Evolution: 2025 Financial Model and Valuation Update
What is the fair value of Evolution?
2024 was a year to forget for Evolution, as it faced several negative catalysts, including labour strikes at its Georgian studio, cyber-attacks in Asia, an increased tax rate, and significant foreign exchange headwinds.
After the stock declined by 27% in 2024, what is Evolution’s fair value today, and is it a buy?
In this update, I present a revised financial model and fair value assessment. The starting point for this analysis is the 2024 financial results. I have already shared a detailed Q4 2024 earnings analysis, which can be accessed via the link below.
Discounted Cash Flow Analysis
Future cash flows have been projected over ten years using a 10% discount rate. Previous models were based on a five-year period, which resulted in most of the value being attributed to the terminal component. To reduce reliance on this assumption, I have extended the projection period. A terminal growth rate of 2.5% has been applied, reflecting the quality of the underlying business, with a conservative approach taken for future assumptions.

_TASK REQUIREMENTS:_
A) Copy out the entries word for word, everything from the first line of the entries down to the line containing "635 centimetres".
B) Extend the Evolution valuation update, picking up right after its last sentence.

_DATASET CONTENT:_
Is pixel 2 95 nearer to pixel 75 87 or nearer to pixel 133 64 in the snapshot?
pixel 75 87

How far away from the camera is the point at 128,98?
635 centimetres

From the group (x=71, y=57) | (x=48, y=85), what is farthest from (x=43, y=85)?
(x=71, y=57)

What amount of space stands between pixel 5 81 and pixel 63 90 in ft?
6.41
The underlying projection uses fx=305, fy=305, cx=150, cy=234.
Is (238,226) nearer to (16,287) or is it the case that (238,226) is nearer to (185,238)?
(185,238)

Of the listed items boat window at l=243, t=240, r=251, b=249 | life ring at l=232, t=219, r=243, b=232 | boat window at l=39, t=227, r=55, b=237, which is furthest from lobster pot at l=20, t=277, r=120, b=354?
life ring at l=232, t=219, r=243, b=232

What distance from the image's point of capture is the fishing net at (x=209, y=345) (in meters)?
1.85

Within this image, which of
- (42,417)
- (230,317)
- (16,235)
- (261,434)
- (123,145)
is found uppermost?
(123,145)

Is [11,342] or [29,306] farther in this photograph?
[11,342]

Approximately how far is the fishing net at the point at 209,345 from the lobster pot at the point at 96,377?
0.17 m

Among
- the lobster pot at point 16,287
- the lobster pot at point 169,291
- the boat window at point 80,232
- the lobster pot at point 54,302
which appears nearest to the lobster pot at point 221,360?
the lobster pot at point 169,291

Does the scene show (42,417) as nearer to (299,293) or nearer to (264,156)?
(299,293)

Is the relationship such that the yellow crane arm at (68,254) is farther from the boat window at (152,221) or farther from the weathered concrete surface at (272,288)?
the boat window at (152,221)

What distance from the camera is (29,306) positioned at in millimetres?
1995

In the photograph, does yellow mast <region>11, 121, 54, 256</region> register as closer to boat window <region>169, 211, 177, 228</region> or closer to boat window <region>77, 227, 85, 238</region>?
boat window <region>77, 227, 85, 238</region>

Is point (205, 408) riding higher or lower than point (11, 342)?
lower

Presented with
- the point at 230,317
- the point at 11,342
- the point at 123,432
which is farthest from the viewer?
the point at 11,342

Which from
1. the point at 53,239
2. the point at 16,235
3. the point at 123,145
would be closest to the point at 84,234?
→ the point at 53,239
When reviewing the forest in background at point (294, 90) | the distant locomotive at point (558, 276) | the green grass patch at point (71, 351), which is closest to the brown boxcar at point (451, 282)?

_FINAL RESULTS:_
A)
Is pixel 2 95 nearer to pixel 75 87 or nearer to pixel 133 64 in the snapshot?
pixel 75 87

How far away from the camera is the point at 128,98?
635 centimetres

B)
A 9% revenue CAGR is projected from 2024 to 2034, revised downwards from last year’s model to reflect the slowdown in 2024. My projection assumes that the negative impact of foreign exchange rates on Evolution’s revenue will persist. In Q4 2024, Evolution’s revenue was negatively impacted by 4 percentage points due to FX, growing by 12% instead of 16% in underlying currencies.
The EBITDA margin is forecast to be 67% in 2025, in line with management’s guidance range of 66% to 68%, before tapering to 64% over the next ten years. This is largely unchanged from last year’s projections, which factored in the additional studios required in each U.S. state as part of global expansion. I expect Evolution’s incremental margins to decline over time, given management’s clear focus on regulated markets, which generally have lower margins than unregulated counterparts.
Operating cash flow conversion, as a percentage of EBITDA, is projected to fall to 87% in 2025 and 2026 due to Pillar II tax payments. Evolution’s operating cash flow margin of 59% and conversion rate of 92% in 2024 is misleading because, while Evolution has been accruing for this tax, the top-up payments will not commence until 2026. From 2027 onwards, I expect operating cash flow conversion to revert to 89%.
Management has set a Capital Expenditure (CapEx) guide of €140 million for 2025, equating to a CapEx margin of 6%. I have extrapolated this trend across the projection period, as it aligns with the five-year historical average. As a result, the FCF margin, which peaked at 60% in 2023, is expected to level off at 51% in year 10.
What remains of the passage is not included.